======== Document excerpt ========

#                            -----            Twitter scraper with snscrape            -----

This notebook is about scraping tweets from Twitter with key words and storing them in clean csv datasets, in order to used for data analysis/machine learning. It works with the webscraper 'snscrape', without the official Twitter API.

The created datasets contain the following columns: 

- date (datetime)
- text (str)
- number of retweets (float)
- number of likes (float)
- number of views (float) (since december 2022)
- language (str)
- username (str)
- number of followers of the user (float)

In [1]:
#pip install snscrape
#pip install pandas
#pip install tqdm

In [2]:
import snscrape.modules.twitter as sntwitter
import pandas as pd
import datetime as dt
import time
import os
from tqdm.notebook import tqdm # make your loops show a progress meter
import itertools               #library for loops

## Extraction of raw data

- Defining the query 

In [3]:
def format_query(company, start_date, end_date):
    
    #add a function for compound names (example : 'Arcelor_Mittal' -> 'Areclor_Mittal' + 'ArcelorMittal')
    words = company.split("_")
    if len(words) > 1:
        company = '"' + company + '"  OR ' + "".join(words)
    else:
        company = company
    
    return f"{company} since:{start_date} until:{end_date}"
    

- Getting a list of objects 'tweets' with the snscrape function and putting them in a dataframe

In [4]:
def search_tweets(query, maxTweets):
    
    df = pd.DataFrame(tqdm(itertools.islice(sntwitter.TwitterSearchScraper(query).get_items(),maxTweets), total=maxTweets))
    df = df[['date', 'user','renderedContent', 'retweetCount', 'likeCount', 'viewCount','lang']]
    df.rename(columns = {'retweetCount':'retweets', 'likeCount':'likes','viewCount':'views', 'renderedContent':'text'}, inplace = True)
    return df

## Data cleaning

In [5]:
import re

- Removing the links and the @ with regex. Also removing the useless spaces and empty lines

In [6]:
def Cleaning(df):    
    
    regex_links_arobase = r"(?i)\b((?:https?://|www\d{0,3}[.]|[a-z0-9.\-]+[.][a-z]{2,4}/)(?:[^\s()<>]+|\(([^\s()<>]+|(\([^\s()<>]+\)))*\))+(?:\(([^\s()<>]+|(\([^\s()<>]+\)))*\)|[^\s`!()\[\]{};:'\".,<>?«»“”‘’]))|@\w+|(https?:\/\/)?(www\.)?[a-z0-9-]+\.(com|org)(\.[a-z]{2,3})?"
    df['text'] = df['text'].apply(lambda x: re.sub(regex_links_arobase, ' ', x).strip())
    
    regex_space = r'\s+'
    df['text'] = df['text'].apply(lambda x: re.sub(regex_space, ' ', x).strip())
    
    df['text'] = df['text'].apply(lambda x: re.sub(r'\n{2,}', '\n', x))

======== Excerpted data ========

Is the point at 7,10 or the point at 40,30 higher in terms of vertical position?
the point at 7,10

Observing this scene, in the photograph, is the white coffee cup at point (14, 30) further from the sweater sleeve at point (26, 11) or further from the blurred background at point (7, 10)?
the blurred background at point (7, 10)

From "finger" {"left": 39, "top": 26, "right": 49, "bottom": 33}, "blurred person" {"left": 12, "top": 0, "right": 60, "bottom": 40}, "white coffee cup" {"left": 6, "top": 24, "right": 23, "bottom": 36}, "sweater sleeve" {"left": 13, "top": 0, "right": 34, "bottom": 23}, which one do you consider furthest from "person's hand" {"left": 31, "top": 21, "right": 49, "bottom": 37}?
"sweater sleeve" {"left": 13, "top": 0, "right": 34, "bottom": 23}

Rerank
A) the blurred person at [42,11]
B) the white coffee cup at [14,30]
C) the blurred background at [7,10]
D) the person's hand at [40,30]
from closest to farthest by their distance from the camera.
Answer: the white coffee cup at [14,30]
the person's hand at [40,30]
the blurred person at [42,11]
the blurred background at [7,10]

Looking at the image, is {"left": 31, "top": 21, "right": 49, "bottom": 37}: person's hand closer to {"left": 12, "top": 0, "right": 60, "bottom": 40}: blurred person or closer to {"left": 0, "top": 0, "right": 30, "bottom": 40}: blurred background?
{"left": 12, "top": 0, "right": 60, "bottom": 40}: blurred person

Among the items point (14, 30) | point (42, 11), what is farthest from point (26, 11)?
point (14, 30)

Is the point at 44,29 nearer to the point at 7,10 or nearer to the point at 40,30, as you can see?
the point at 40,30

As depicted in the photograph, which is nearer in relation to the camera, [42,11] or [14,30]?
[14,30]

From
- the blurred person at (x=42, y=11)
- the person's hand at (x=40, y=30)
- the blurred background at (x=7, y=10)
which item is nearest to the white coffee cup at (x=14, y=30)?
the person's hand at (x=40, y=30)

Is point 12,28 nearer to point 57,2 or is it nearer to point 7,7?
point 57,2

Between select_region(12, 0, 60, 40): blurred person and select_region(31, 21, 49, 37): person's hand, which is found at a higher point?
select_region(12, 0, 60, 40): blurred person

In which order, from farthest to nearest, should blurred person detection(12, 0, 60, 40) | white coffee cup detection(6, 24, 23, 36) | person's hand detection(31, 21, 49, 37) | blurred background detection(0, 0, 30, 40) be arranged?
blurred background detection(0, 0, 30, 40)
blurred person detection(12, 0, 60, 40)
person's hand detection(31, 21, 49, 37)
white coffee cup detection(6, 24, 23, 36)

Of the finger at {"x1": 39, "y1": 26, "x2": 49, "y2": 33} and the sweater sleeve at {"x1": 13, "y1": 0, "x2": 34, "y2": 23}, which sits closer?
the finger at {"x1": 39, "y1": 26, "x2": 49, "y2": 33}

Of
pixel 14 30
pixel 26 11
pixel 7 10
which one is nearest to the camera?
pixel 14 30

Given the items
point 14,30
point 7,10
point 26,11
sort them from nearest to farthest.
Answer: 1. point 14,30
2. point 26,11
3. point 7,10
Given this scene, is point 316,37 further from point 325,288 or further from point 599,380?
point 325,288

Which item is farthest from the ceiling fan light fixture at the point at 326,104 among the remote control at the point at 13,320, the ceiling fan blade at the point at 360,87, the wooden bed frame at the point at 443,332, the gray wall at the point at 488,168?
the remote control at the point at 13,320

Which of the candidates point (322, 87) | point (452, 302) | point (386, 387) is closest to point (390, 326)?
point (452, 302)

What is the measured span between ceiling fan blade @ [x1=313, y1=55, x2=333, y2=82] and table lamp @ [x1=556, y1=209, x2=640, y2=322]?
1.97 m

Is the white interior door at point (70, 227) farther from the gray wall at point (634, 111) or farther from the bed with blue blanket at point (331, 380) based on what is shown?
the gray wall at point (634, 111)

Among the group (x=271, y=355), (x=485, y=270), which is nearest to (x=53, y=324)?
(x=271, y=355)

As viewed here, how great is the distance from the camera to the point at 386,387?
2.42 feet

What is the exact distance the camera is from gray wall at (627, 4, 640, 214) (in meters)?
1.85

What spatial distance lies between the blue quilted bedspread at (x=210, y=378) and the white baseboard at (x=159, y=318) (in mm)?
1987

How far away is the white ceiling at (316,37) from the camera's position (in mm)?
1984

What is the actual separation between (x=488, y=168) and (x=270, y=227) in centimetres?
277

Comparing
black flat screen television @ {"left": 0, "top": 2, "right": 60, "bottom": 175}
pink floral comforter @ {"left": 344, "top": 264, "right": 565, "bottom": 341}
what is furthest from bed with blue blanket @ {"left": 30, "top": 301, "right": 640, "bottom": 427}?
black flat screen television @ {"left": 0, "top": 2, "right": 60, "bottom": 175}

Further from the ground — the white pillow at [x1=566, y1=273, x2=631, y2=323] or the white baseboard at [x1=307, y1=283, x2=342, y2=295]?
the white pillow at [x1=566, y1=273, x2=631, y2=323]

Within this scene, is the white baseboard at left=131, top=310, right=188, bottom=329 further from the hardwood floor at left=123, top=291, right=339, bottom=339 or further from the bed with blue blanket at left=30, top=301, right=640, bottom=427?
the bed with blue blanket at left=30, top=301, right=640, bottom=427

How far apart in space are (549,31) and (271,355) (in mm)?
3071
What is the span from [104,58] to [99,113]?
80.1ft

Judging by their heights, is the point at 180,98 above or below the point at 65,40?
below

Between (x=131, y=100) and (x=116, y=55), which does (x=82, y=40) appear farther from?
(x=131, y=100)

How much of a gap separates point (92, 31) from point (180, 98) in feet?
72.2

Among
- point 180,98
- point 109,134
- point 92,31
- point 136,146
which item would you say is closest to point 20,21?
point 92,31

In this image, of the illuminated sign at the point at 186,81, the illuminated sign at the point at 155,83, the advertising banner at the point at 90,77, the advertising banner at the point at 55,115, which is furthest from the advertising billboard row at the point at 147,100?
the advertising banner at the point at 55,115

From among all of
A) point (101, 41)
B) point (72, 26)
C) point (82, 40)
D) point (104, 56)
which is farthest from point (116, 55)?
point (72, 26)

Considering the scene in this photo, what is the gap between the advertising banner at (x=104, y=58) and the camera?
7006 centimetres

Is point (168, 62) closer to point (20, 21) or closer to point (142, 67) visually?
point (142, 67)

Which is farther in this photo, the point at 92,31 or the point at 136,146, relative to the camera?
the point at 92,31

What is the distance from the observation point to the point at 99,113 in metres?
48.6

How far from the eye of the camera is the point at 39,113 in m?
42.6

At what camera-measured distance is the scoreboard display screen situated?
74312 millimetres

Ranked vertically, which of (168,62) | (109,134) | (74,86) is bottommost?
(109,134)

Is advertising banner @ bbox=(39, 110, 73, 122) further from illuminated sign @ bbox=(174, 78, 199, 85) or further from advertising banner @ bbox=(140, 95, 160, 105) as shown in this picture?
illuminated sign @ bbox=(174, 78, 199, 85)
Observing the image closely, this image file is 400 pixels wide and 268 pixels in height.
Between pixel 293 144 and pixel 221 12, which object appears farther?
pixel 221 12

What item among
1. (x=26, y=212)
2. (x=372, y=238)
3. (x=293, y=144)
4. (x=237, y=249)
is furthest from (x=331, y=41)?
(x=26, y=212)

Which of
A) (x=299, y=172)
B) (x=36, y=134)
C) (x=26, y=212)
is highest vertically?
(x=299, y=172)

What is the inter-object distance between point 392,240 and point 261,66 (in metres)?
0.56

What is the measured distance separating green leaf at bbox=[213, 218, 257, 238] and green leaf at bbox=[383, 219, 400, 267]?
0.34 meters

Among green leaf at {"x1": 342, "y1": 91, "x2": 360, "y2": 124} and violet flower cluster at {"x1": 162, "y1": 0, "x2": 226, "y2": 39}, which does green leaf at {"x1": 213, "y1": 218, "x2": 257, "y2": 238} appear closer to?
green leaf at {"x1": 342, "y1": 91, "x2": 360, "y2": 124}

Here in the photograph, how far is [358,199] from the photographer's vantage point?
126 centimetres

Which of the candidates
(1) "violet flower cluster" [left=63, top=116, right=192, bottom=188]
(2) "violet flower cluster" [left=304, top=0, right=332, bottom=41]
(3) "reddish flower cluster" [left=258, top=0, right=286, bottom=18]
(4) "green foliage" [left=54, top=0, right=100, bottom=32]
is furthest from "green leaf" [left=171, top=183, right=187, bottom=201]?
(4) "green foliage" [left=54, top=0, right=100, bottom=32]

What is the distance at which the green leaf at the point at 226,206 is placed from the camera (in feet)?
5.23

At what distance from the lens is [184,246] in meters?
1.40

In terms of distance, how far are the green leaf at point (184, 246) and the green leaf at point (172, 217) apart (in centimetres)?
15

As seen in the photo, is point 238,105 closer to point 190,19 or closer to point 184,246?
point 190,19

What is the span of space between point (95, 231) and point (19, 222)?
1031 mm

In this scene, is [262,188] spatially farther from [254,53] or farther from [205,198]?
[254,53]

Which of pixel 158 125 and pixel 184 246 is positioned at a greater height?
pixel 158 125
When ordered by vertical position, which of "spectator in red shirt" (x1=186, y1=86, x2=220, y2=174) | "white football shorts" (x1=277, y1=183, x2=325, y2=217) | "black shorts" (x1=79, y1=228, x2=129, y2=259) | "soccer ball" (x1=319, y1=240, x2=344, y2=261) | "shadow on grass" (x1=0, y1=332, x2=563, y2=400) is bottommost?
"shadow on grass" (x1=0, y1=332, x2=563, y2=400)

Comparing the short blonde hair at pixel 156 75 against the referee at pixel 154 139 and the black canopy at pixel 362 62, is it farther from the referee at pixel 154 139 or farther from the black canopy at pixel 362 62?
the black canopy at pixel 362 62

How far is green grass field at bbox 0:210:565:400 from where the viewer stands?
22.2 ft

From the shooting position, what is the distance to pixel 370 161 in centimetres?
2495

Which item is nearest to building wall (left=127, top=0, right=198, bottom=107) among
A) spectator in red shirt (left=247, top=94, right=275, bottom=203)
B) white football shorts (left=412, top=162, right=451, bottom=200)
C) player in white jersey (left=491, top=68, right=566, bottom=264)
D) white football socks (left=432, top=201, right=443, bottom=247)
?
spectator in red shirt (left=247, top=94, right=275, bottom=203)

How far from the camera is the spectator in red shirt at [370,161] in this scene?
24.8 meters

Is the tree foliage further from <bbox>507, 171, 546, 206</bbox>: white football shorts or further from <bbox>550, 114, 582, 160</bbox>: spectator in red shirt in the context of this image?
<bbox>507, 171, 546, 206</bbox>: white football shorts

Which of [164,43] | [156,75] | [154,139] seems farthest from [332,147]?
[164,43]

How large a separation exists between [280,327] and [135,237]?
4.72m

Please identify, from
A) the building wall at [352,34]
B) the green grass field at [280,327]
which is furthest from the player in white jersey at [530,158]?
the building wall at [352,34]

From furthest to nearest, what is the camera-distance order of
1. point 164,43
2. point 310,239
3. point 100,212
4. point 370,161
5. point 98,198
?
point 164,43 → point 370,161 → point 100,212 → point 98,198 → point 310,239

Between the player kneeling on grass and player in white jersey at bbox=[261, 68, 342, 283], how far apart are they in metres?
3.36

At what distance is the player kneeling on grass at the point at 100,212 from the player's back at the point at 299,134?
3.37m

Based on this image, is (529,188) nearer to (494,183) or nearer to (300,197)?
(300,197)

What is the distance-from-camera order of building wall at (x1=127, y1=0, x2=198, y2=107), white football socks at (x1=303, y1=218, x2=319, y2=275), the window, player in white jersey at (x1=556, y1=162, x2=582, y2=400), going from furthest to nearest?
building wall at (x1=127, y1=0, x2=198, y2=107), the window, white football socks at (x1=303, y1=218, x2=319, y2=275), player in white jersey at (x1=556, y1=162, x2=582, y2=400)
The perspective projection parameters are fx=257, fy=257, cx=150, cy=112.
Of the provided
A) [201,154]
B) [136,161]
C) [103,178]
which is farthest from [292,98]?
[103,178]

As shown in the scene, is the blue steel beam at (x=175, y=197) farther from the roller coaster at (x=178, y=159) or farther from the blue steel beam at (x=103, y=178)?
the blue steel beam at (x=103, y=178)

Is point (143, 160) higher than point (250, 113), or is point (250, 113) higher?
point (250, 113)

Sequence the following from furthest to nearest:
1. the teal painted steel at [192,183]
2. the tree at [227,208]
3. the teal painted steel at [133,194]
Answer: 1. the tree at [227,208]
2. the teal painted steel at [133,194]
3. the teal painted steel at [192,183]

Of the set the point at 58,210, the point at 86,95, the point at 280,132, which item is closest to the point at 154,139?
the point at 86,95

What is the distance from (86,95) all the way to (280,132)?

========

Required actions:
A) Reproduce the passage of the Twitter scraper notebook between "- Defining the" and "-> 'Areclor_Mittal' + 'ArcelorMittal')", inclusive.
B) According to the Twitter scraper notebook, since when has the number of views been available as a column?
C) Pick up the Twitter scraper notebook after its last line and carry it on.

Responses to the tasks:
A)
- Defining the query 

In [3]:
def format_query(company, start_date, end_date):
    
    #add a function for compound names (example : 'Arcelor_Mittal' -> 'Areclor_Mittal' + 'ArcelorMittal')

B) Since December 2022.

C)
    df = df.dropna(subset=['text'], axis=0).reset_index(drop=True)
    
    df = df.astype({"text": 'str'})
    return df


- Adding the followers and username column from the information in the user column

In [7]:
def add_username_and_followers(df):
    
    usernames = []
    followers = []
    
    for index, row in df.iterrows():
        user_data = row['user']
        
        usernames.append(user_data['username'])
        followers.append(user_data['followersCount'])
    
    df['username'] = usernames
    df['followers'] = followers
    
    df.drop('user', axis=1, inplace=True)
    
    return df

## Saving data

- Saving tweets in a csv file

In [8]:
def save_tweets_to_csv(name, df):
    # create 'tweets' folder if it doesn't exist
    if not os.path.exists("tweets"):
        os.makedirs("tweets")
    
    name=name.lower()
    folder_path = "tweets"
    
    #Add a number after the name if it already exists
    i = 0
    file_path = os.path.join(folder_path, f"{name}_tweets.csv")
    while os.path.exists(file_path):
        i += 1
        file_path = os.path.join(folder_path, f"{name}_tweets{i}.csv")

    df.to_csv(file_path, index=False)
    print(f"The file {file_path} was successfully created.")


- Main function : calling all the functions before

In [9]:
def Scraping(company, start_date, end_date, maxTweets):
    
    query = format_query(company, start_date, end_date)
    df_raw = search_tweets(query, maxTweets)
    df_clean = Cleaning(df_raw)
    df_clean = df_clean.dropna(subset=['text'], axis=0).reset_index(drop=True)
    df_final = add_username_and_followers(df_clean)
    save_tweets_to_csv(company, df_final)
    
    return df_clean

## User part

- We fill the 4 following information : 

    - List of the names to search
    - start date
    - end date
    - maximum number of tweets per name. 

In [10]:
comp_list = ['air_france', 'credit_agricole']

start_date= "2022-12-01"
end_date = "2023-01-01"
maxTweets = 30

- Run the main function

In [11]:
for comp in tqdm(comp_list, desc = "Progression :  "):
    Scraping(comp, start_date, end_date, maxTweets)

Progression :  :   0%|          | 0/2 [00:00<?, ?it/s]

  0%|          | 0/30 [00:00<?, ?it/s]

The file tweets\air_france_tweets3.csv was successfully created.


  0%|          | 0/30 [00:00<?, ?it/s]

The file tweets\credit_agricole_tweets.csv was successfully created.